JVM parameter settings using tips (1)

Detailed JVM parameter settings
Jvmheap Area Distribution:
Javaheap are divided into 3 districts, Young,old and permanent. Young area to save most just instantiated objects, when the area is filled, triggering local GC, local GC will empty young area, still referenced objects will be moved to the old area. When the old area is stuffed again, it triggers the FULLGC and reclaims the last space that can be reclaimed. The full name of the permanent area is permanentgenerationspace, a permanent area for storing meta information such as class and method, such as class being put into the zone when it is load. It is also responsible for saving reflection objects because essentially the reflection object generates some metadata that cannot be reclaimed so that the next reflection is reused.
Generally, either local GC (garbagecollection) or FULLGC does not clean the permgenspace. But if your application will load a lot of class, it is likely that permgenspace overflow error
The JVM has 2 GC threads:
The first thread is responsible for reclaiming the young area of Jvmheap.
The second thread, when heap is insufficient, traverses the heap and upgrades young to the older area. The size of the older area equals-xmx minus-xmn, and the-XMS value cannot be set too large because the second thread is forced to run, which degrades the performance of the JVM.
The reasons that can cause frequent GC occurrences are:
1, the program calls the System.GC () or RUNTIME.GC ().

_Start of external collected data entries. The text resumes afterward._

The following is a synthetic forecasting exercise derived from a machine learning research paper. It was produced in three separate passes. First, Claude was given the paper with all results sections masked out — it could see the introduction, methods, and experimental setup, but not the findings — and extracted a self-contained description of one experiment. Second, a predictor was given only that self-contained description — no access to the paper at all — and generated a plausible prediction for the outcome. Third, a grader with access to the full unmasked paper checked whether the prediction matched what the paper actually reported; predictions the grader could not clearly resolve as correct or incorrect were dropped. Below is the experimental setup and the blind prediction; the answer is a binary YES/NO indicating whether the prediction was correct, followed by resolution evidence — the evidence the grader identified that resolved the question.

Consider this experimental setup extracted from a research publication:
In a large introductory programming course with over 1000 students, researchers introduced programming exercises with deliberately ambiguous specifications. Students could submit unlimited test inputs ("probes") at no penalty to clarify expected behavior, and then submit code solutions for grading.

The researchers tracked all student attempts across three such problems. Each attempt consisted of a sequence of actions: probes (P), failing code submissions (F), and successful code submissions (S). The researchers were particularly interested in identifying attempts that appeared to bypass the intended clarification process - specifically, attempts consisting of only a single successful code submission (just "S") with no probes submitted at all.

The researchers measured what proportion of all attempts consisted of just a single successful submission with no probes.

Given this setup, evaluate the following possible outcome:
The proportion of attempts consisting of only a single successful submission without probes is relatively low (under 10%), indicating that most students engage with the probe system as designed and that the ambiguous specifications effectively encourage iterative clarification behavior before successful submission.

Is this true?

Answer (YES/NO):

2. Some middleware software calls its own GC method, at which point you need to set parameters to prohibit these GC.
3, the Java heap is too small, the general default heap values are very small.
4, frequent instantiation of objects, release objects. At this point, try to save and reuse the objects, such as using StringBuffer () and string ().
If you find that after each GC, the remaining space of the heap will be 50% of the total space, which means that your heap is in a healthy state. Many server-side Java programs have a 65% of the remaining space after each GC.
It is recommended that the server-side JVM preferably set-XMS and-xmx to the same value. In order to optimize GC, it is best to have the-xmn value equal to about 1/3 of-XMX. A GUI program is best to run the GC once every 10-20 seconds, each time within half a second. Increasing the size of the heap may reduce the frequency of the GC, but it also increases the time of each GC run. And when the GC is running, all the user threads will be paused, i.e., during the GC, the Java application will not do any work, which can affect the user experience very much in GUI interface.
Stack's setting
1, each thread has his own stack.
2,-XSS specifies the stack size of each thread
3, the size of the stack limit the number of threads. Stack too large or too small can cause memory leaks
The hardware environment also affects the efficiency of the GC, such as the type of machine, memory, swap space, and number of CPUs. For example, if your program needs to create many transient objects frequently (cannot be serialized), it will cause the JVM to frequent GC. In this case you can increase the memory of the machine to reduce the use of swap space.
GC has 4 minutes altogether:
1. The first is a single-threaded GC and is also the default GC. , the GC applies to a single CPU machine.
2, the second is THROUGHPUTGC, is a multi-threaded GC, suitable for multiple CPUs, using a large number of threads of the program. The second GC is similar to the first GC, except that the GC is multi-threaded in the collection of young, but in the old and the first, it still takes a single thread. The-XX:+USEPARALLELGC parameter starts the THROUGHPUTGC.
3, the third is CONCURRENTLOWPAUSEGC, similar to the first, applicable to multiple CPUs, and to reduce the time due to the GC caused the program stagnation. This GC can run the application while the old zone is reclaimed. The-XX:+USECONCMARKSWEEPGC parameter starts the GC.
4. The fourth type is INCREMENTALLOWPAUSEGC, which is suitable for shortening the time when the procedure is stagnant due to GC. This GC can reclaim some old area objects while recovering from the young area. The-XINCGC parameter starts the GC.